So this year, we’re supposed to spring ahead TWO hours.
Um, April Fools.
Only this isn’t C. Dean Mathers said “Spokane” would be the perfect name for a “new” model Studebaker.
The thing that bugs Ann Graham: People spitting in water fountains.
In case you didn’t memorize this in college: “Slaughterhouse Five” airs on KSPS-TV tonight at 8.
More adventures in vomiting: Mary Ryerse was on her back and holding her little niece up in the air with her feet when the child suddenly threw up onto Ryerse’s face.
Bob Harvego recalled a time someone regurgitated into the bell of his tuba. And another reader called to report her daughter getting sick into her flute case before school.
James Dodds was in the tub with his son, who was celebrating his first birthday, when the boy deposited an alarming load of cake and ice cream into the bath water. And Virginia Terpening told about an outing, at a fancy restaurant, when her 6-year-old spat up on her 3-year-old and it was so startlingly unappetizing that her husband proceeded to throw up.
Coeur d’Alene’s Mary Lou Wilson recalls being beneath someone who got violently ill while riding a Ferris wheel in Missoula. “I was in the direct line of fire,” she wrote.
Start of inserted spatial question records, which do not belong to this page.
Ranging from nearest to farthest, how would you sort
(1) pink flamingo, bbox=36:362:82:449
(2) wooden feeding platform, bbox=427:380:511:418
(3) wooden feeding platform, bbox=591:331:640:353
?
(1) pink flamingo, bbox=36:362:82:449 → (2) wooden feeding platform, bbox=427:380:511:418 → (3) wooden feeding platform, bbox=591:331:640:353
Teacher Mary Anne Sullivan described a time when one little boy’s power-heaving started a chain reaction in a classroom of first-graders. “It was a puke-a-rama,” she said.
Moses Lake’s Phyllis Franz shared several airsickness anecdotes involving her family’s plane. Dave Craig described a memorable spewing after his senior prom. Vickie Pratt recalled a time in fifth grade when a lad who had eaten hot dogs erupted on a demure little girl.
And young Emilio Sulpizio had just sat down to dinner at another family’s home when he expelled a fair amount of Halloween candy, which the quick-acting host caught with a bowl of scalloped potatoes.
Today’s Slice question: What’s the oddest behavior you’ve witnessed on the Centennial Trail?